Although at it’s core, it is a cookbook, it is so much more than that. Complete with nutritional guides, meal planning and helpful hints, this cookbook doubles as a complete guide for living with health conditions and food intolerance.
Here is a list to sum up some of the great features included;
- A useful introduction and guide to food allergies and intolerances.
- A quick guide to Natural Food Chemicals, Food Additives, Food Families, and Rotation Diets.
- Substitutions and alternatives to common foods that you need to avoid.
- A meal planning guide for specialized health needs such as celiac disease, cardiovascular disease, kidney disease, multiple food allergies, food intolerance or any other illness or health condition.
- Recipes that are low in sugar and cholesterol and are great for those following diabetic, candida, allergy-free, or heart-smart diets.
- A quick reference index, sorted by course, to outline each dietary restriction.

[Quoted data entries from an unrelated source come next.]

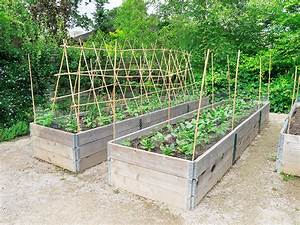 Bac En Bois Pour Potager : bac jardin pas cher ~ Dailycaller-alerts.com Idées de Décoration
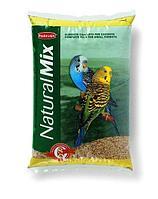 Корм Падован НатуралМикс для волнистых попугаев 5 кг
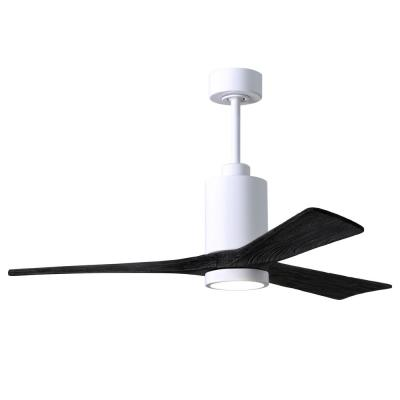 Patricia-3 52 in. Integrated LED Gloss White Ceiling Fan with Light Kit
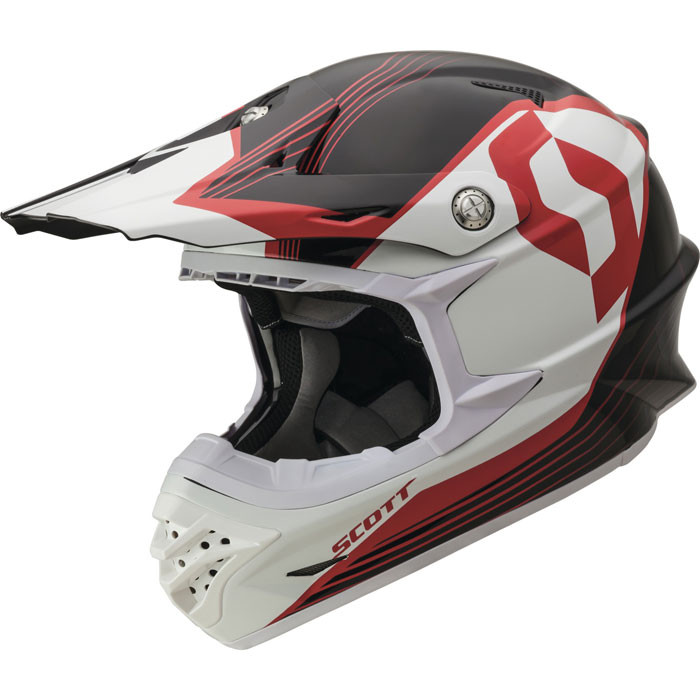 Casco cross Scott 350 Pro Slipstream ECE Nero Rosso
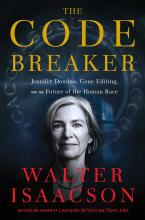 The Front Cover of The Code Breaker by Walter Isaacson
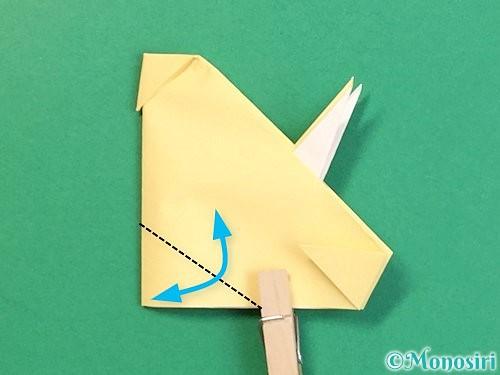 折り紙で立体的な牛の折り方手順49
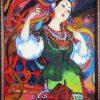 126 Украиночка 48-3780-НУ картина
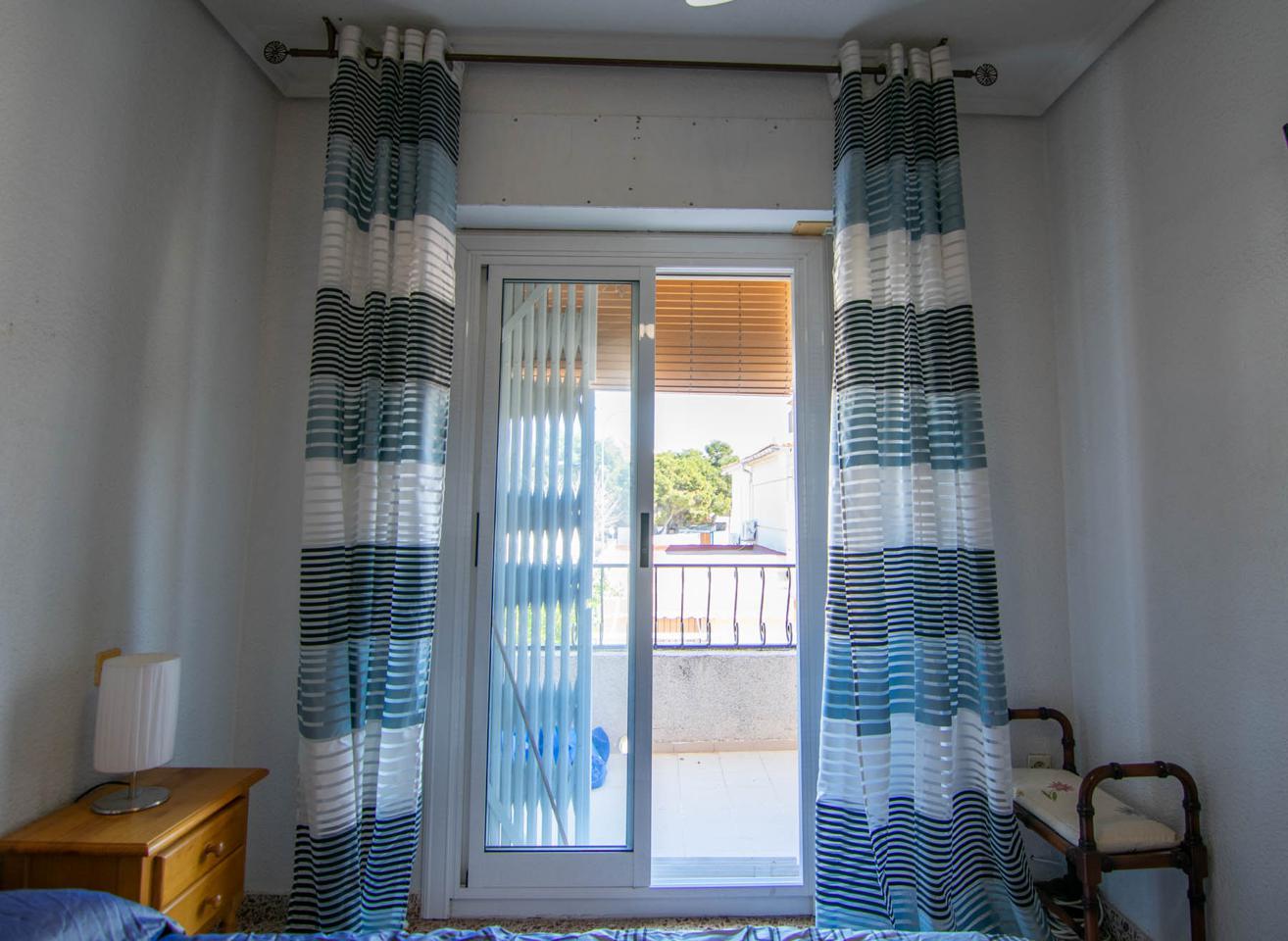 Bungalow en venta en Santa Pola, Centro Puerto – #2272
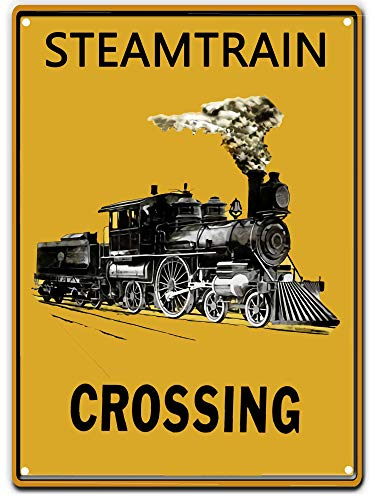 SIGNT Tin Signs Crosswalks Steam Train Crossing Sign Caution Yellow Caveat Street Road Decor New Wall Art Retro Vintage Bar Country Home Outdoor Yard 8X12Inch - Trains New Cross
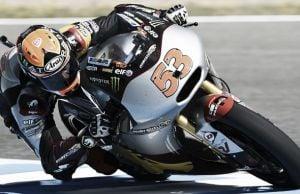 """Tito Rabat: """"Tuvimos problemas en las curvas rápidas"""""""
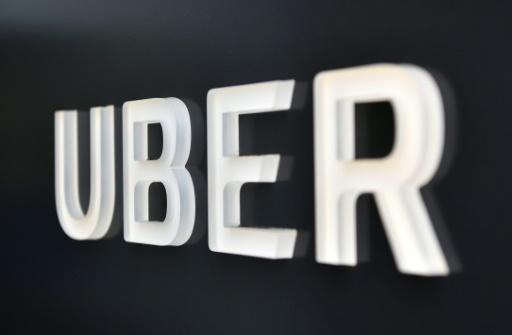 Uber: une success-story semée d'embûches
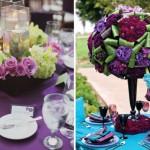 Цветочные композиции с фиолетовыми цветами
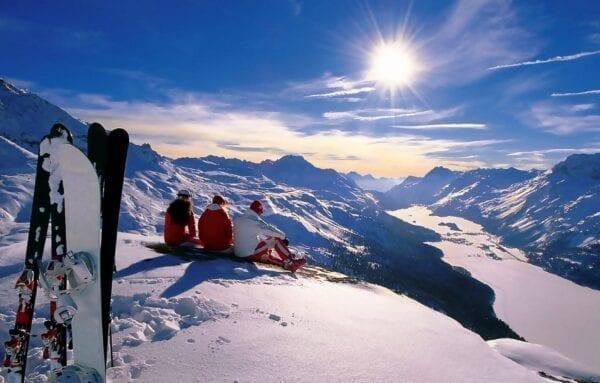 Отдых вдвоем зимой, гдеотдыхать?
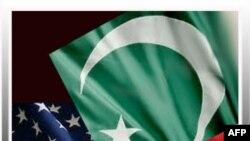 Пакистан заперечує, що було затримано офіцера за зв'язки із США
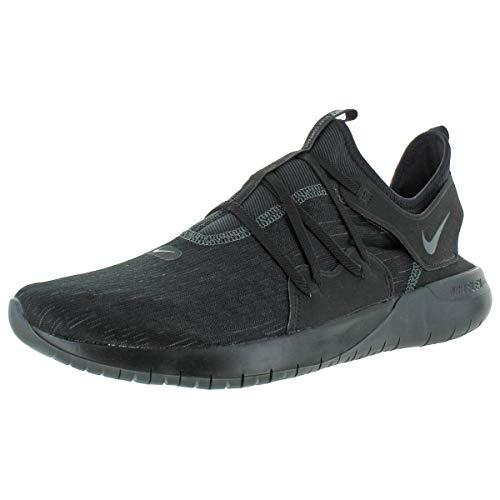 Nike Men's Flex RN 2019 Running Shoe, Black/Black-anthacite, 8.5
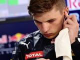 Hungarian GP press conf schedule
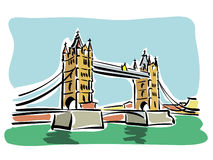 London (Tower bridge) Royalty Free Stock Photography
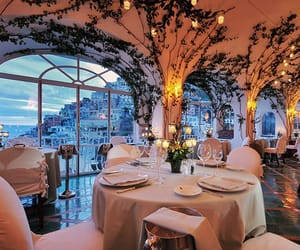restaurant and travel image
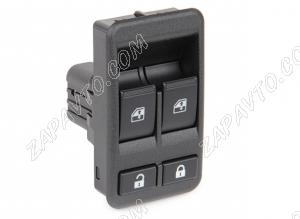 Блок кнопок управления стеклоподъемниками 2192, Калина 2 (без джойстика 2 кнопки) 2192-3709810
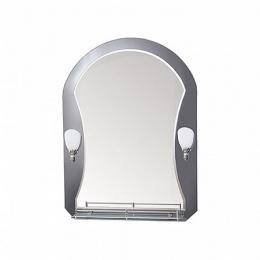 СК01 Зеркало с LED 60*80см сталь корпус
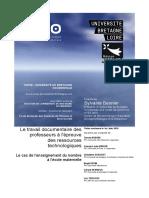 These 2016 SHS Sciences de l Education BESNIER Sylvaine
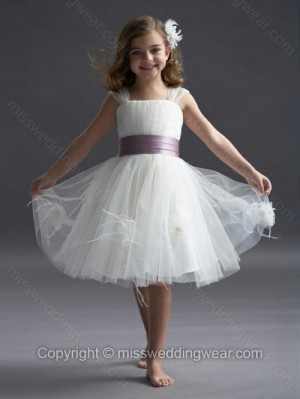 A-line Square Tulle Knee-length Sashes / Ribbons Flower Girl Dresses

Looking at the index, I could very easily locate which recipes were gluten free. I quickly noticed many of the dishes had a check box beside everything; free of wheat, yeast, eggs, dairy, gluten, soy, corn, nuts, and sugar. There are also many vegetarian options.
The cookbook portion is incredibly easy to follow, with clear instructions and a very clean layout. The ingredients are listed in a side bar, providing a very quick reference, and often provides some variations or options to suite your specific tastes.
The first dish I decided to try was Quinoa Soup. My little lady had said she wanted “cheese bread” – toddler code for grilled cheese – for dinner that night and I thought this soup would be the perfect compliment.
The Quinoa Soup recipe called for all fresh ingredients and was very easy to make. I had it completed in under half an hour. A chunk of that time was spent with the soup simmering, which gave me the perfect opportunity to bust out our sandwich press and multitask!
For our gluten free grilled cheese, I used gluten free bread, double cream brie and fresh apple slices, done up panini style. So yummy!
Garnished with a few left over apple slices, the end result was a delicious & fresh tasting meal that was a hit with the whole family. That’s saying something, since I have a toddler.
Want to get your hands on a free copy of this great food allergy cookbook and guide?
General Store Publishing House agreed to give away one copy of Finally, Food I Can Eat. To enter, comment below and let me know what meal accommodations (if any) you deal with in your home. One comment per person. Canada & US residents only. Deadline to enter is Thursday, March 21, 2013 at 11:59 PM EST. Winner will be notified and announced on here on Friday, March 22nd.
Disclaimer – Author Shirley Plant provided me with a complementary copy of Finally, Food I Can Eat and asked me to review it with my honest opinion. The thoughts expressed in this review are genuine and are my own.